FotoIvonne Acevedo / Arlen Cuadra

En las tres últimas décadas, Nicaragua ha avanzado notablemente en el acceso de la población al suministro de agua potable, sobre todo en el sector urbano. Sin embargo en el sector rural, seis de cada diez nicaragüenses siguen proveyéndose del vital líquido a través de fuentes no potables, entre ellas pozos y manantiales cada vez más secos.

Tres décadas atrás, de acuerdo a los resultados oficiales del Censo Nacional de Población de 1971, eñ 37.9% de la población nicaragüense se abastecía de agua potable proveniente de tubería conectada a la red pública o privada. Por tanto, el 62.1% de la población total del país conseguía el vital líquido, acarreándolo de pozos, ríos y otros.

El Censo Nacional de Población y Vivienda, del 2005, pone al descubierto una mejoría notable en cuanto al abastecimiento de agua potable, ya que 634% de la población total nicaragüense tiene acceso vía tubería dentro o fuera de la vivienda. Por tanto, a nivel nacional, tres de cada diez pobladores siguen extrayendo agua de los pozos, de los ríos, manantiales y otros. (Ver recuadro El agua en los censos nacionales)

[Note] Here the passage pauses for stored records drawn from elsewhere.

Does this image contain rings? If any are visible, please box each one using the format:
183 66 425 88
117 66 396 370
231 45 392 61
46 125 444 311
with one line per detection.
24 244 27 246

Sin embargo, pese a esta mejoría en los indicadores nacionales de abastecimiento de agua potable, el Ing. Clemente Martínez, especialista en recursos hídricos del Centro Humboldt, califica de “crítica” la situación del recurso, dada una serie de factores como: la falta de un marco jurídico que respalde el uso adecuado de las cuencas de agua, el creciente deterioro ambiental, la ausencia de instituciones eficientes y sobre todo la falta de un manejo integrado del agua. Es decir, se necesita un reordenamiento del uso del recurso, así como del manejo de suelos, distribución de cuencas y tratamiento de desechos.

El lago Xolotlán, por ejemplo, está totalmente contaminado dado que ha sido utilizado como “servidero” de la capital, al descargarse anualmente aproximadamente 500 mil toneladas de desperdicios. Por otro lado, el lago Cocibolca o lago de Nicaragua, el más grande de Centroamérica, cada día está más contaminado debido a la deforestación, la descarga de desechos, el cultivo de peces de la variedad Tilapia, entre otros. Ambos poseen un potencial estratégico para el abastecimiento de agua y para fines económicos, pero la falta de conciencia y de medidas para evitar su contaminación, está deteriorando a todo vapor su valor ambiental y económico.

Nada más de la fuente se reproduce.